Set in the aftermath of the October Revolution of 1917, when a "white" backlash of the old Russian aristocracy, backed by European nations to the west, fought a bloody civil war against the communist "red"'s poorly equipped ramshackle army, Jancso focuses on the Hungarians who fought in the war, compelled to arms by the oppression and extortion of their own nobility.
The theme that he stresses throughout is the cyclical and futile nature of war. In the opening scene a red soldier is shot by a white Cossack while his comrade makes an escape back to base, where it is a Bolshevik commander who is now holding captured white troops at his mercy, whom he releases at gunpoint, but not before relieving them of their uniforms. Yet within minutes, white troops have stormed the base and the communists have been forced to undergo the same humiliation of fleeing for their lives naked, whilst officers pick them off at their leisure.
This continuing shift of power and authority in the blink of an eye continues throughout the course of the film, on an increasingly larger scale; eventually captains are shooting captains, companies killing companies.
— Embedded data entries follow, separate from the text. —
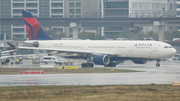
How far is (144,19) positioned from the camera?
10144 centimetres

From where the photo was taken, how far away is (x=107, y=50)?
56.4 metres

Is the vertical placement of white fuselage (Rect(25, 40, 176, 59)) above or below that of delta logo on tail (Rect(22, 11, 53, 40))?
below

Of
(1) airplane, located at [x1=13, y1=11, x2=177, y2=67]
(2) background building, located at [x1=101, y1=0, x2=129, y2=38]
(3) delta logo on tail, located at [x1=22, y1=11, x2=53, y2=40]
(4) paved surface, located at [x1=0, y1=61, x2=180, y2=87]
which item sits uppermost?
(2) background building, located at [x1=101, y1=0, x2=129, y2=38]

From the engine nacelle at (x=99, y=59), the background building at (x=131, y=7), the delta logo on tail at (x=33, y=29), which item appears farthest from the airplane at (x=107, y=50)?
the background building at (x=131, y=7)

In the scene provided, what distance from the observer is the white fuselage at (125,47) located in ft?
175

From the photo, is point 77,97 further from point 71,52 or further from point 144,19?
point 144,19

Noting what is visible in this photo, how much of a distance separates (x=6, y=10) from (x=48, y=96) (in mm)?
172426

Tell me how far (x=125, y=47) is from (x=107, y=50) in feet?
10.2

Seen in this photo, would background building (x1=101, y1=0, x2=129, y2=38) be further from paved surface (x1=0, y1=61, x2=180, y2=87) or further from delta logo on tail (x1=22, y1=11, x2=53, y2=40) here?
paved surface (x1=0, y1=61, x2=180, y2=87)

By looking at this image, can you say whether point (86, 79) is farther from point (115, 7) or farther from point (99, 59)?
point (115, 7)

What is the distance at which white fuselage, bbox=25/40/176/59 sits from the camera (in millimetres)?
53219

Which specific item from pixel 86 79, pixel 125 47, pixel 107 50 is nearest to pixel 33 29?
pixel 107 50

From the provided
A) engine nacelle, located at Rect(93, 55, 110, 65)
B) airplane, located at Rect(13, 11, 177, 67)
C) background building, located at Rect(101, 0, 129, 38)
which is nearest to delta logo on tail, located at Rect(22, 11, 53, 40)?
airplane, located at Rect(13, 11, 177, 67)

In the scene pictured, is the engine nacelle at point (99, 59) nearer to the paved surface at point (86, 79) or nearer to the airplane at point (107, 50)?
the airplane at point (107, 50)
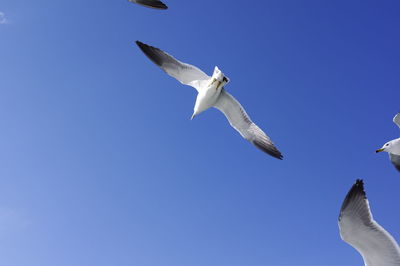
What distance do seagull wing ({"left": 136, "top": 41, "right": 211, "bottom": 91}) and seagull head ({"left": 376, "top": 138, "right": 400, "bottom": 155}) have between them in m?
6.06

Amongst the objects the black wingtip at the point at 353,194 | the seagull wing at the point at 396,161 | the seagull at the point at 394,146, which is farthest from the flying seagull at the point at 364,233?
the seagull wing at the point at 396,161

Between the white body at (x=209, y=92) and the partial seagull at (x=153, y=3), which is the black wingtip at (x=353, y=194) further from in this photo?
the partial seagull at (x=153, y=3)

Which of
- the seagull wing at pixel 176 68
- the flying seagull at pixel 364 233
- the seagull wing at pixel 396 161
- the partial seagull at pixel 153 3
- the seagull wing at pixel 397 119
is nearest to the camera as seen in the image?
the flying seagull at pixel 364 233

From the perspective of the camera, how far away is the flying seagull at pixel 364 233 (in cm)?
845

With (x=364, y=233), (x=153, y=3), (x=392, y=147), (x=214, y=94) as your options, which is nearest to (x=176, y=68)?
(x=214, y=94)

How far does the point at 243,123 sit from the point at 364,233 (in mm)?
6670

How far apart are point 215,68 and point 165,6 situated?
233cm

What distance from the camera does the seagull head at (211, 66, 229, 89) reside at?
13.1 meters

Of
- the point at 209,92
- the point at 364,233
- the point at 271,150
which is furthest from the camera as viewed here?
the point at 271,150

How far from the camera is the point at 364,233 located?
8586mm

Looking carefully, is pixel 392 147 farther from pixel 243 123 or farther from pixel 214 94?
pixel 214 94

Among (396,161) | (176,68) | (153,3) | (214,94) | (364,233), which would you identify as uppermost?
(153,3)

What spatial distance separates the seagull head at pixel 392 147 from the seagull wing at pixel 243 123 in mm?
3709

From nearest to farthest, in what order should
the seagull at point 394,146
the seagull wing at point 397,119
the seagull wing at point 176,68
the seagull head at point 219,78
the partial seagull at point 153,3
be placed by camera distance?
1. the partial seagull at point 153,3
2. the seagull head at point 219,78
3. the seagull wing at point 176,68
4. the seagull wing at point 397,119
5. the seagull at point 394,146
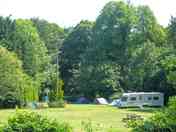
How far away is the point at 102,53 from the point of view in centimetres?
7006

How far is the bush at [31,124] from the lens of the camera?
348 inches

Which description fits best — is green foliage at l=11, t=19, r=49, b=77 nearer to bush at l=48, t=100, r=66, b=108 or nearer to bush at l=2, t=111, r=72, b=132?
bush at l=48, t=100, r=66, b=108

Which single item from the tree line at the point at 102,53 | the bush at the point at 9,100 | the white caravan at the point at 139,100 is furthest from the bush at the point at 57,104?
the white caravan at the point at 139,100

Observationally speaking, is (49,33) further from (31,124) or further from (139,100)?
(31,124)

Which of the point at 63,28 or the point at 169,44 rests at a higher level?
the point at 63,28

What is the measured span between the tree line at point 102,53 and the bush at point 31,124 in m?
48.2

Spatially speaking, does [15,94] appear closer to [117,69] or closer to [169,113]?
[117,69]

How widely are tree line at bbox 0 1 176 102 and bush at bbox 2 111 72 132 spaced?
1898 inches

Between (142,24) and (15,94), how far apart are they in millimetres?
25501

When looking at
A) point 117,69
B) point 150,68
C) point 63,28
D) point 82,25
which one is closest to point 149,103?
point 150,68

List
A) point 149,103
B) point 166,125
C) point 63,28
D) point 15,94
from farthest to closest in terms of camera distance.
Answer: point 63,28 < point 149,103 < point 15,94 < point 166,125

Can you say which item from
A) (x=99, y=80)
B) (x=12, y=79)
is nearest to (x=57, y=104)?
(x=12, y=79)

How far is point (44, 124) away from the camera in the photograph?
8.91 metres

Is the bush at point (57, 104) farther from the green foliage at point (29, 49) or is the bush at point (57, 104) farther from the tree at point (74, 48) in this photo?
the tree at point (74, 48)
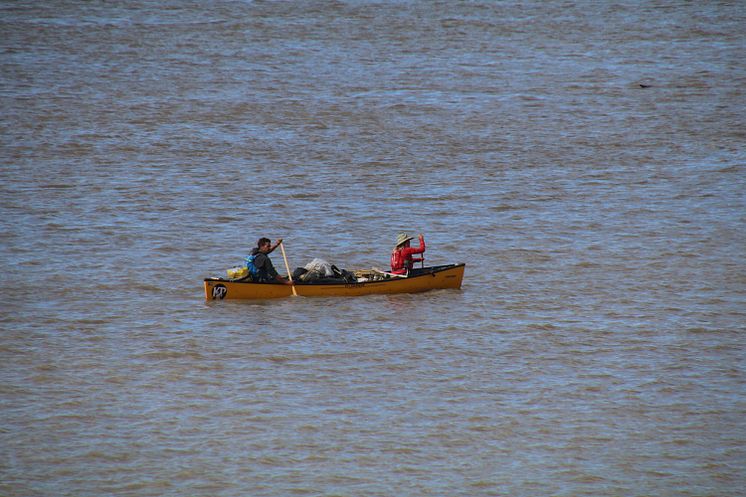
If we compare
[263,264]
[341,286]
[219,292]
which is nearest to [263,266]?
[263,264]

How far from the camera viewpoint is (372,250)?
2480 centimetres

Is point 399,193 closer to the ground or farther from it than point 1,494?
farther from it

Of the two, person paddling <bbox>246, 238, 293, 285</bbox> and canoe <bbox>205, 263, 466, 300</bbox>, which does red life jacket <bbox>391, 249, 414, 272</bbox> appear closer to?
canoe <bbox>205, 263, 466, 300</bbox>

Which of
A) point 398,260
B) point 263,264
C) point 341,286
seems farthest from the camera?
point 398,260

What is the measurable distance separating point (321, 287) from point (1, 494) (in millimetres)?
8729

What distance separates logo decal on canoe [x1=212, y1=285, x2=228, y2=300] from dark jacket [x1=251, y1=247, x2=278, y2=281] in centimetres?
73

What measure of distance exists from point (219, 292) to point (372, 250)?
179 inches

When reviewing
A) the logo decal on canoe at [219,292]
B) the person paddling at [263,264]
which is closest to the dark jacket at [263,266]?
the person paddling at [263,264]

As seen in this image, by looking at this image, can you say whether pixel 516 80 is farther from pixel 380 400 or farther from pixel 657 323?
pixel 380 400

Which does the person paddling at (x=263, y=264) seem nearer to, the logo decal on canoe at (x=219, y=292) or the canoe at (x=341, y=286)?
the canoe at (x=341, y=286)

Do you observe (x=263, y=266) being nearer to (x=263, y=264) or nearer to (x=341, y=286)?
(x=263, y=264)

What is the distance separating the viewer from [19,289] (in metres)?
22.3

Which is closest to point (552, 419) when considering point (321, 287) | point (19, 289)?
point (321, 287)

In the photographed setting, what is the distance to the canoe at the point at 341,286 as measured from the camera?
21297 mm
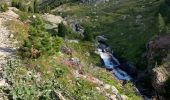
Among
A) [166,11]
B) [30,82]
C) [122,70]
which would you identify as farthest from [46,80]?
[166,11]

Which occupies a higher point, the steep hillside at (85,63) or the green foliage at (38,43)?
the green foliage at (38,43)

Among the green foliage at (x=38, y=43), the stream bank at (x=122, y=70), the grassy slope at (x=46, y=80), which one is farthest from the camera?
the stream bank at (x=122, y=70)

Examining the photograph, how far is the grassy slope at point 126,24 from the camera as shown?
330 feet

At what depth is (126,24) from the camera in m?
136

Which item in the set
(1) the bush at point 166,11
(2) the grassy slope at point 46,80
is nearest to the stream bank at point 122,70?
(2) the grassy slope at point 46,80

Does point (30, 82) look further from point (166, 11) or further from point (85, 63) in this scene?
point (166, 11)

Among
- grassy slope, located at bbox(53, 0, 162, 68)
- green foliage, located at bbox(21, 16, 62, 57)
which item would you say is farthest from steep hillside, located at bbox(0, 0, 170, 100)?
grassy slope, located at bbox(53, 0, 162, 68)

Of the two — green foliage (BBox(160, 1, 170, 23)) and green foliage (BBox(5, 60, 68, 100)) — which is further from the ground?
green foliage (BBox(5, 60, 68, 100))

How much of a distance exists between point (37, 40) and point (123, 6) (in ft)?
448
This dynamic equilibrium and the waste of life becomes maddening to the point of exasperation, yet effectively depicts the pointless carnage and cost of civil war.
"I'm not going to die," declares the charismatic red officer towards the end of the film - it won't be spoiling anyone's viewing experience to say that this doesn't quite turn out to be true. Jancso seems to be saying that in war no one stays alive for long and, as if to prove a point, the events of the film are set in real time, in inconsequential territory, occurring relentlessly and ceaselessly one after another, atrocity upon atrocity. It's hardly surprising that the Soviets banned the film, though more perplexing that they actually funded it in the first place.
Another of The Red And The White's lasting impressions is the magnificent cinematography, both visually and technically - see how the camera moves alongside the galloping horses! Underlining the political theme is the cold nature of the camera that looks upon all these horrific events with the same impartiality. In one scene a soldier will be shot at point blank range in close up and then the next will be killed from a distance. It looks upon the execution of a soldier and the naked body of a young woman in the same light, never giving us time to learn about their characters before they vanish from the story, or are promptly dispatched. Some could argue that this results in the film failing to connect with the audience, but the cruelty of the camera in showing everything so impassively nevertheless emphasises the true horror of war.
Jancso's masterful direction keeps you enthralled, as the tables are repeatedly turned, and you can't help but feel sympathy for the peasants, whose presence is virtually minimal, remaining obedient, confused and scared, even in the face of rape.
This is Catch-22, without its black humour, but just as powerful.